__Page excerpt__.
+++

1. Tempting but Not the LPS: typically these kinds of patterns are:
   a. material properties [changes in how the surface burns from sample to sample and test to test]
   b. mechanical tolerances [dynamic changes in motion. I have always been amazed how mechanical problems can seem to come and go]
   c. combinations of a&b
   I have never seen and can’t think of the mechanism for a LPS to all by itself create such a pattern especially at those low frequencies.

This will be a PIA but perhaps will provide new clues.
I would try to lock in on a very simple pattern to test with.
I like using horizontal and vertical line patterns that increase in frequency:
One dot on one dot off
Two dots on two dot off
Three dots on three dots off
etc…

Using it I would:

• Image on a very stable material like acrylic.
• Cross section and then polish the edge of the material so you can see the pattern clearly on the surface and also in penetration.
• See if that pattern and its cross section provides clues.

Then run a series of tests to isolate x and y and various speeds and powers.

I will study the above thread and see if I can be helpful.

And the plot thickens… I moved back to my K40 for the first time in a little over a week, and the pattern is now showing up over here. This pattern hasn’t shown up on this machine, ever. I unplugged every appliance, computer, monitor, laptop, Arduino, Pi, 3D printer, anything that was on the same breaker as the K40, and the same thing was happening.

+++

__Data lines__.

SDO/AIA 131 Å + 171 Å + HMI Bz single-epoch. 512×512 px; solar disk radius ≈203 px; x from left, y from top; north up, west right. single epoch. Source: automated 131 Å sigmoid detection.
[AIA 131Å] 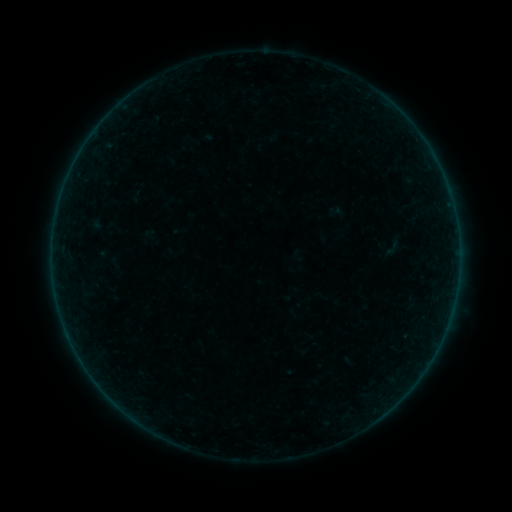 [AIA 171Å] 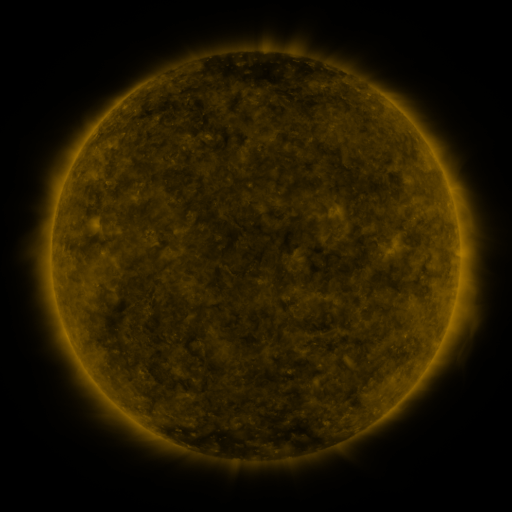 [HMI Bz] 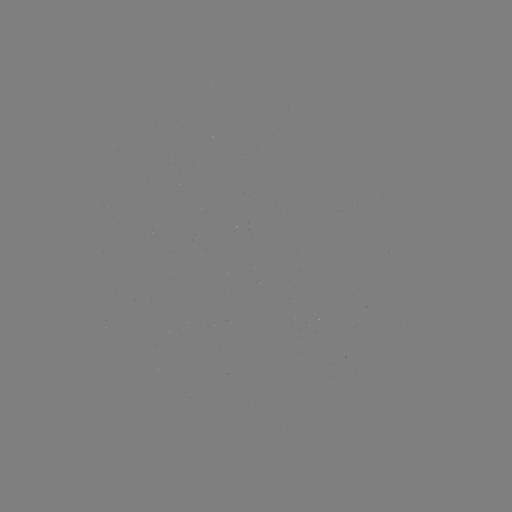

+++

__Requests__.
[1] Write out the part of the troubleshooting text that opens with the words containing "I like using" and closes with "also in penetration.".
[2] In the troubleshooting text, why does the writer suggest cross-sectioning the test material and polishing its edge? Answer in one to three sentences.
[3] Continue the troubleshooting text from its last sentence.

__Answers to the exercise__.
[1]
I like using horizontal and vertical line patterns that increase in frequency:
One dot on one dot off
Two dots on two dot off
Three dots on three dots off
etc…

Using it I would:

• Image on a very stable material like acrylic.
• Cross section and then polish the edge of the material so you can see the pattern clearly on the surface and also in penetration.

[2] Cross-sectioning and polishing the edge lets you see the pattern clearly on the surface and also in how deep it penetrates.

[3]
image4032×3024 3.25 MB

I made a pretty bold claim a while ago over on the lightburn forums, the issue I was having with offset cuts from engravings kind of just “went away”. Now, I am really starting to think Lightburn has some config file issues or something funky going on. Maybe it is my outdated version of Lightburn, I’m not sure, but I don’t really want to pay $30 to find out.

I’ve loaded Laser Web to see if I am having the same issues with its gcode. Some strange issues are occurring. The origin in Laser Web does not match with my origin on the K40, and the work offsets that I had setup for lightburn don’t really seem to apply to Laser Web. I have gone over the Initial configuration and machine settings on the Laser Web site a few times and nothing is really jumping out at me.

The error Laser Web is throwing is this:

ALARM: 2 - G-code motion target exceeds machine travel. Machine position safely retained. Alarm may be unlocked.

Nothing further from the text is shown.